Unter dem Vorwand, für einen älteren Freund ein passendes Zimmer zu suchen, machte sie sich auf eine Inspektionstour. Die meisten waren ihr zu renoviert, zu groß, zu luxuriös. Im fünften Stock des „Averad Hotel“ wurde sie fündig: ein winziges Einzelzimmer, Blümchentapete mit beigefarbener Rauhfaser gemischt, hellblaues Waschbecken, wuscheliger, olivbrauner Teppichboden, nicht zu teuer. Dort sitzt sie täglich von eins bis sechs am Fenster und erwartet Besucher.

„Was, das ist alles?“ entfuhr es einer britischen Kunstkritikerin beim Eintreten. Tatsächlich fallen die Ausstellungsstücke nicht gerade ins Auge, und das sollen sie auch nicht. In der Bettnische hat Varda Getzow einige hundert kleine Drahtfigürchen an die Wand getackert. In den Einzelteilen läßt sich das wichtigste Motiv ihrer sonstigen Aquarelle wiederfinden, eine Art Synthese aus Gesichtszügen und Eisenbahnwaggons, die in dieser Formation – ganz abstrakt – an eine Menschenmasse erinnern. Die übereck angelegte „Zeichnung“, wie Varda Getzow ihre leichtfüßigen plastischen Drahtgebilde nennt, wirkt in dieser Umgebung vor allem wie ein merkwürdig unpassendes Möbel, das zugleich eine Maßanfertigung speziell für diesen Raum ist. Ebenso die über die Klotür gehängten Teller aus uraltem Blümchenporzellan. Zum Teil schon etwas kaputt, zum Teil auf der falschen Seite, sind sie an bestimmten Stellen mit Draht umwickelt, in Mustern, die die Sprünge im Lack wiederholen, die mit der Tapete quasi metamorphorisieren oder einfach nur den Tellerrand garnieren.
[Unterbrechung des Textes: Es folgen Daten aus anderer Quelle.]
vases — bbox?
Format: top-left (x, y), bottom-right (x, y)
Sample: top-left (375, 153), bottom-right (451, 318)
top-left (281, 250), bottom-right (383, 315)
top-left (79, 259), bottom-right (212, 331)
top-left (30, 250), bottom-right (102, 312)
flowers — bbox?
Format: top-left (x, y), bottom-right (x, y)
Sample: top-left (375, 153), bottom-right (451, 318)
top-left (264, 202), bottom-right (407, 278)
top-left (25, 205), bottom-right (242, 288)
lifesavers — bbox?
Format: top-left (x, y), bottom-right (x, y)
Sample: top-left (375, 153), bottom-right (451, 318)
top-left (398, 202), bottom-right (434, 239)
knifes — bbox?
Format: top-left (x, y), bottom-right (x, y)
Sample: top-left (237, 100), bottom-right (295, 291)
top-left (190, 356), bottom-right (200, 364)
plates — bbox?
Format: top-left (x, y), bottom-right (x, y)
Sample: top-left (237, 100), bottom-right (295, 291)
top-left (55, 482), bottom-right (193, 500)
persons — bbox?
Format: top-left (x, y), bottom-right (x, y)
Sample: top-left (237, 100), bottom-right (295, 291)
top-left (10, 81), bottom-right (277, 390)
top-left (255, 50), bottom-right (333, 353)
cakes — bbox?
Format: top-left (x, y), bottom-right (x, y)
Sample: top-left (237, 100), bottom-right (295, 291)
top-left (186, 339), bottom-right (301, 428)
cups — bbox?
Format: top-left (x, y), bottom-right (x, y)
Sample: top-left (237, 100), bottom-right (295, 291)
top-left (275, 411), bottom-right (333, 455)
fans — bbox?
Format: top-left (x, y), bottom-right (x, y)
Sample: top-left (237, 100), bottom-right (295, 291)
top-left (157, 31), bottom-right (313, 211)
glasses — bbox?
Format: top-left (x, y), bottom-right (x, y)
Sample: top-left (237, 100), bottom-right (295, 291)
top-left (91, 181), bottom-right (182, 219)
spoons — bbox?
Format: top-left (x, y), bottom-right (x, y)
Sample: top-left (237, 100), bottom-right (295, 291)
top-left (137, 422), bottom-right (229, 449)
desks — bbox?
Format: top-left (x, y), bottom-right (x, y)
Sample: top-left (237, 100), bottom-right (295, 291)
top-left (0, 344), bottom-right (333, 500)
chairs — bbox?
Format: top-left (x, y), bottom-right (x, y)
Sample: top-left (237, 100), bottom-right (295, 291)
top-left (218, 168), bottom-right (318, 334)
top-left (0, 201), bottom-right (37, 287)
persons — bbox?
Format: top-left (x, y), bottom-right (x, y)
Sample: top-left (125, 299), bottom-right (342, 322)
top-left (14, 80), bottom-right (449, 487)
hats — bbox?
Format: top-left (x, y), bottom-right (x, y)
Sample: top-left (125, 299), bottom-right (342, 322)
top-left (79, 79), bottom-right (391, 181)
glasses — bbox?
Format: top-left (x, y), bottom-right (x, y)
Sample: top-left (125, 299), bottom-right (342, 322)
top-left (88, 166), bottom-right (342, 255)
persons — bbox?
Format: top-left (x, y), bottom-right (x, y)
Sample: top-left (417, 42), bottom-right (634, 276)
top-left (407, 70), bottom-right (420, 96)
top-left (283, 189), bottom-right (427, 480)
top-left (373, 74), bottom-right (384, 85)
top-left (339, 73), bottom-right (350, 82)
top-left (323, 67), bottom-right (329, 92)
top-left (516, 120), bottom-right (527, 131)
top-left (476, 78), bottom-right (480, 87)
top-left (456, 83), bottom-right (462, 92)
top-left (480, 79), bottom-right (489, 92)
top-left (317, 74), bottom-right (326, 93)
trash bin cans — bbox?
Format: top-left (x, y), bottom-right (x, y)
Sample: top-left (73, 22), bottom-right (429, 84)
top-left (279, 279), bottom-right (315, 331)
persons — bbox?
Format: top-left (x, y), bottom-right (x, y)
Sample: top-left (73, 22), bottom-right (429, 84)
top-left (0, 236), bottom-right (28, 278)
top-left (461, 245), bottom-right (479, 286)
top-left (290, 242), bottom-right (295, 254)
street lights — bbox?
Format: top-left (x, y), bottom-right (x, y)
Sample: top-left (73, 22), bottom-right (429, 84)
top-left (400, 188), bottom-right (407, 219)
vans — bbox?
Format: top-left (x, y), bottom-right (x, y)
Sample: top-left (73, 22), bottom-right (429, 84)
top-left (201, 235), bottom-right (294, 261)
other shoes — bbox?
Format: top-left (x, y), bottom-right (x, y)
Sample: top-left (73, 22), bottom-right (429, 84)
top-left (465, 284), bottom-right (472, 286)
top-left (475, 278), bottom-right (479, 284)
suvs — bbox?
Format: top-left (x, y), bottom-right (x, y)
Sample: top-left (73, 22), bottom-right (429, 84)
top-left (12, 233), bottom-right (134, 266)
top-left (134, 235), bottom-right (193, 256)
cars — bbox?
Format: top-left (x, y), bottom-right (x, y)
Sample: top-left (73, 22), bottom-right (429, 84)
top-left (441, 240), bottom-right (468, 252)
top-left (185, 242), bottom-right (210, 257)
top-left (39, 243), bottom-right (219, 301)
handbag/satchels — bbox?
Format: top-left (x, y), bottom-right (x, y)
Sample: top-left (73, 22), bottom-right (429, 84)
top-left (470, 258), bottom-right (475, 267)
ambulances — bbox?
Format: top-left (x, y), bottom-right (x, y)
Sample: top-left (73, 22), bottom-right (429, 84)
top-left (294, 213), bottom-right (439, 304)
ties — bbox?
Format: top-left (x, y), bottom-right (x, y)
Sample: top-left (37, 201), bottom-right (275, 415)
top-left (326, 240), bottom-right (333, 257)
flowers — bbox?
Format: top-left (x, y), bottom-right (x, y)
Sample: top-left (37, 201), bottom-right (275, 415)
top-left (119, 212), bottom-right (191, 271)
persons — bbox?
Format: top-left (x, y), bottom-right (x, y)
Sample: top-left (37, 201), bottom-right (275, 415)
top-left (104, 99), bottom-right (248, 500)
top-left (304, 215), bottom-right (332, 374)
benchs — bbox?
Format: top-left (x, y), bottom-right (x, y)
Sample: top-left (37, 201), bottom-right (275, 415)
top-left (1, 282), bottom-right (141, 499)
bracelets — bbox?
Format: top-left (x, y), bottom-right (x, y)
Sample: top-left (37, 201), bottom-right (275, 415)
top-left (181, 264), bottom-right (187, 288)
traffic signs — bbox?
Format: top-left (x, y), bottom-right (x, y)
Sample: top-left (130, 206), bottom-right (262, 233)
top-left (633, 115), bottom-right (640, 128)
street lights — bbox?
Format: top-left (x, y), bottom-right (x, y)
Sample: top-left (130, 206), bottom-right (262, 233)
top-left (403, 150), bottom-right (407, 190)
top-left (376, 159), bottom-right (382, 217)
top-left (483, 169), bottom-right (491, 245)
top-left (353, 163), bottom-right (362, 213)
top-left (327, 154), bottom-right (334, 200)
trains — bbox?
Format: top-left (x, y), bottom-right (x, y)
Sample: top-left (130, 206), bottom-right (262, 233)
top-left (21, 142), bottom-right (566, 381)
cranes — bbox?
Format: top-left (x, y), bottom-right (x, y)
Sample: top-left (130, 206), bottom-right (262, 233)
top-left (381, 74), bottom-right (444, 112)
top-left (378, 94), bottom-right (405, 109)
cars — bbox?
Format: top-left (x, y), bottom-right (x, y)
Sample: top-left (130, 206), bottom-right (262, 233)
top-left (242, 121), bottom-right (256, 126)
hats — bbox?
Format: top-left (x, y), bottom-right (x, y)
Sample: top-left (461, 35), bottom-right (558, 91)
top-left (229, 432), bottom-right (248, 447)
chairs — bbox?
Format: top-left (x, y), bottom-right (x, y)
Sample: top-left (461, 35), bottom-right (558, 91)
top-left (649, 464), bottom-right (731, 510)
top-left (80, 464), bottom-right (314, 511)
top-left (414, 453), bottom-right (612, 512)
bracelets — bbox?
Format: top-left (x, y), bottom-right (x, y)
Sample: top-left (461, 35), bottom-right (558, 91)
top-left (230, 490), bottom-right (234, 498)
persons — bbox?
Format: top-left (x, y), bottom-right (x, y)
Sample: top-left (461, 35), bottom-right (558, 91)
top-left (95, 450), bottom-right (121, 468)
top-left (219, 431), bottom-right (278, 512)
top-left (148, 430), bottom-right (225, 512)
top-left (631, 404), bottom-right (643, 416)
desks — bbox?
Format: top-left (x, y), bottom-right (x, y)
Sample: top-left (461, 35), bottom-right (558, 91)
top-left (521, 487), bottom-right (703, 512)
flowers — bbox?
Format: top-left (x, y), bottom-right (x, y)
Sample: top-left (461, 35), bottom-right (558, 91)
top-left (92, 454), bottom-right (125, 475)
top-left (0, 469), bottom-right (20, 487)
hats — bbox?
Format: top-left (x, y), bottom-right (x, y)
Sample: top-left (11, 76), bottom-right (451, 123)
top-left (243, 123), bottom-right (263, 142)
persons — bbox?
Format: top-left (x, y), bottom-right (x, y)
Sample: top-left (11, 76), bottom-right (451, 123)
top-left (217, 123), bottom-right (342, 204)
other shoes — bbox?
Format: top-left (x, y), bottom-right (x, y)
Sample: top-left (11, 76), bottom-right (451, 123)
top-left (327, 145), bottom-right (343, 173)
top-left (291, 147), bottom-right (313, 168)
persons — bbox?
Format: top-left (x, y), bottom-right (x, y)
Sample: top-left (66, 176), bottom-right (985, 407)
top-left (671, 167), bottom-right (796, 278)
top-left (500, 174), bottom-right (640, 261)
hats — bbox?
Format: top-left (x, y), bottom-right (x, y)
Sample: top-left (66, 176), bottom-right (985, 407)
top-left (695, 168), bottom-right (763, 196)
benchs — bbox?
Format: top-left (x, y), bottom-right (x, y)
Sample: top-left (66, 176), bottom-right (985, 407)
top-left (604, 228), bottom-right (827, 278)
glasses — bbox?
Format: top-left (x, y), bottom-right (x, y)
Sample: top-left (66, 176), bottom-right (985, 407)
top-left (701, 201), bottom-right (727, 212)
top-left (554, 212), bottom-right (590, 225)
Dann sitzt vor der Gardine noch eine Puppe, der Varda Getzow einen Drahtbart angelegt hat, und ein schmuddeliger Spielzeugelefant kauert auf dem Bett. Die Arbeiten sind ein kluger Kommentar zu dem von Adorno abschätzig „Hotelbildmalerei“ genannten Genre, dem er eine ähnlich niedere „Dignität“ zusprach wie den deutschen Impressionisten und ihren Darstellungen grüner Wälder. Varda Getzow nun spielt auf irgendwie gemeine Weise mit der Wandteller-Mode und benutzt das Seriell-Funktionale von Hotelzimmer-Dekorationen als effektvollen Bezugspunkt.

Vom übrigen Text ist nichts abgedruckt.